HIV is thought to have been passed on to humans when they slaughtered infected chimpanzees for food. About 25 million people have died of HIV/AIDS since the virus was identified a quarter of a century ago.

There are three strains or groups of HIV -- M, N and O. Group M is the most common strain and has spread around the globe. Strain N is linked to few cases in Cameroon and group O represents about one percent of HIV/AIDS cases in Cameroon and surrounding countries.

"It is only there that we find it," Peeters explained, referring to the O strain.

She and her colleagues collected and examined hundreds of droppings from wild gorillas and chimpanzees living in remote forest areas in Cameroon. The animals are still hunted for food and medicines.

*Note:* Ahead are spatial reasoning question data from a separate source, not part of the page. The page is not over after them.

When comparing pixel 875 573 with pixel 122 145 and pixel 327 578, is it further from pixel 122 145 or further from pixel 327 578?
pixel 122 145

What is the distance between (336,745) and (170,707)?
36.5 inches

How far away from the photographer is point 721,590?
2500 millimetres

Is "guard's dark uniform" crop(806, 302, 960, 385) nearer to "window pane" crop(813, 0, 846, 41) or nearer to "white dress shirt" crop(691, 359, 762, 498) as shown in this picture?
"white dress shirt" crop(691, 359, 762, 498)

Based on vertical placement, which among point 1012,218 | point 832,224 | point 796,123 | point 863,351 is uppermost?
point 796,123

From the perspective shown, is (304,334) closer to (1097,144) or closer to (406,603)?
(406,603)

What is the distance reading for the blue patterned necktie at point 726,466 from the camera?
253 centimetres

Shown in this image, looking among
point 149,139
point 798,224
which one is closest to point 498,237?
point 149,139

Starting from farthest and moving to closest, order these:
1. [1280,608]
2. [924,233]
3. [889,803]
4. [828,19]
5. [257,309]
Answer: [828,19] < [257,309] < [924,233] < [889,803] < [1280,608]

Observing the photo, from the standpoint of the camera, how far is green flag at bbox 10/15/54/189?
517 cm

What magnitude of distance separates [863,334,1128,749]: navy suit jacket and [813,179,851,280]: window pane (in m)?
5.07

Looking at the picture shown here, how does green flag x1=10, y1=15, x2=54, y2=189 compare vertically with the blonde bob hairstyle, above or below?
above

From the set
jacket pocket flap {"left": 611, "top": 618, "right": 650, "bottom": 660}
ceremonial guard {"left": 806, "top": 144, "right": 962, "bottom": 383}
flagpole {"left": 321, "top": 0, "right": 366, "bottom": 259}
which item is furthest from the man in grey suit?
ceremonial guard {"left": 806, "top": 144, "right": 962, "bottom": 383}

An analysis of the samples showed the gorillas were infected with a strain of SIV related to the O group. The infected gorillas lived nearly 400 kilometers (250 miles) apart so the scientists believe it is likely SIV infection is endemic in the animals.

"We have discovered it in gorillas but we think the primary reservoir are still chimpanzees. We think chimpanzees transmitted it to gorillas but we don't know who transmitted it to humans -- the gorilla or the chimp," Peeters, who reported the findings in the journal Nature, said.

How the animals acquired it is also a mystery because gorillas are vegetarians and encounters with chimpanzees are thought to be rare.

Knowing the origin of the HIV and that is crossing species is important for understanding what happens to the virus when it jumps species.

Story here.


Anonymous said...

I've been doing some research on this topic and have some theories of my own. Do you think that the African humans at some point had sexual relations with a monkey or chimpanzee? What is the probability of the black man being the biproduct of another human and a gorilla or monkey? Has that ever been researched? Black people seem to have a lot of similar traits to these animals, such as natural muscular build, greater natural strength, women have large butts, more aggression by nature than most humans, and more. Please note that I am not racist, but these have always been valid curiosities of mine that I have not been able to find answers to. I am a hispanic male, 34 years, with college background. I'll wait for your feedback. thanks.

Anonymous said...

prolly but all that kind of research/knowledge gets destroyed, not being PC and all.